Local Historian Account
An account by local historian, Eileen McGuckian.


    Excerpt from:
McGuckian, Eileen S.
Rockville, Portrait of a City.
Hillsboro Press, Franklin, Tennessee, 2001.
Chapter 4, p. 45.

© City of Rockville

War and Reconciliation, 1860 - 1873

[Introduction]

On July 20, 1861, the sound of cannonfire startled Charles Abert at Homewood, his farm on the road from Rockville to Norbeck, now Manor Country Club.  Abert, a Washington attorney and staunch Union man who attended many local political meetings with his friend, Judge Richard Johns Bowie of Glenview, and whose three brothers were officers in the U.S. Army, later learned that the noise came from across the river in Manasses at the first Battle of Bull Run.  That day the first Rockville solider perished in the war.  He was Levi Hoskinson, a nineteen-year-old apprentice printer at the Montgomery County Sentinel, who served the Confederate cause in the Seventh Virginia Infantry.

Rockville residents made painful choices in the early 1860s--a time of divisiveness, coexistence, and adjustment.  They chose sides for philosophical, practical, political, economic, and family reasons.  With blue and gray troops constantly moving through the county, the town could not escape the conflict.  Rockville's role in the Civil War, while of limited national importance, greatly affected the lives of its citizens.  Strong leadership from Rockville residents on both Confederate and Union sides, the town's relatively large population and its status as the county seat, and Rockville's strategic location in a slaveholding border state close to Washington made it a flashpoint of action and debate.
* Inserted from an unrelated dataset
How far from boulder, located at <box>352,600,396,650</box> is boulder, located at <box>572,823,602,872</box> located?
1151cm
Rockville in the Civil War

In 1860 and 1861, as Americans debated whether or not to remain in the Union, Rockville residents were keenly aware that they lived in a state where slaveholding was a zealously protected right.  although Rockville residents fought in the Northern and Southern armies and the town's noncombatants supported both sides, majority sentiment was clearly for the Confederate cause.  Matthew Fields, editor of Rockville's weekly newspaper, was twice arrested for his anti-Union writings.  Whenever rebel armies came to Rockville, they fully expected a welcome from the local populace.
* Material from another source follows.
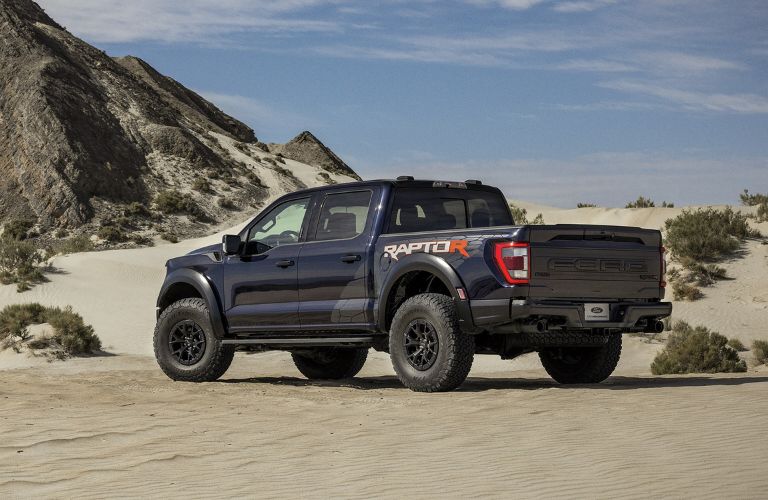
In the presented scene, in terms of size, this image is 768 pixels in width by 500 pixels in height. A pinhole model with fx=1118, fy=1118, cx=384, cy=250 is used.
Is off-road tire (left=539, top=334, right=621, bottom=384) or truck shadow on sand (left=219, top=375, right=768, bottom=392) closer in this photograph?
truck shadow on sand (left=219, top=375, right=768, bottom=392)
Union strategists viewed Rockville--the largest settlement and the legal, political, economic, and geographic center of Montgomery County--as vital to Northern interests.  It was close to Washington D.C. and to crossing of the Potomac River through which Confederate forces could attack.  Maryland had to be kept in the fold, for the Federal capital could not afford to be surrounded by enemy territory.  Rockville's location on the major road between Washington and the West was of strategic import for troop movements and territorial control.  The town saw frequent skirmishes and occupation, as local residents contributed men. supplies, horses, food, and moral support to both South and North.

The conflict left Rockville depleted of livestock, in mourning for lost sons, and resolved to make the best of a changed economic, social and political situation.  The upheaval caused by the Civil War and its aftermath influenced Rockville for decades.  Those who experienced the was passed its memories on to their children.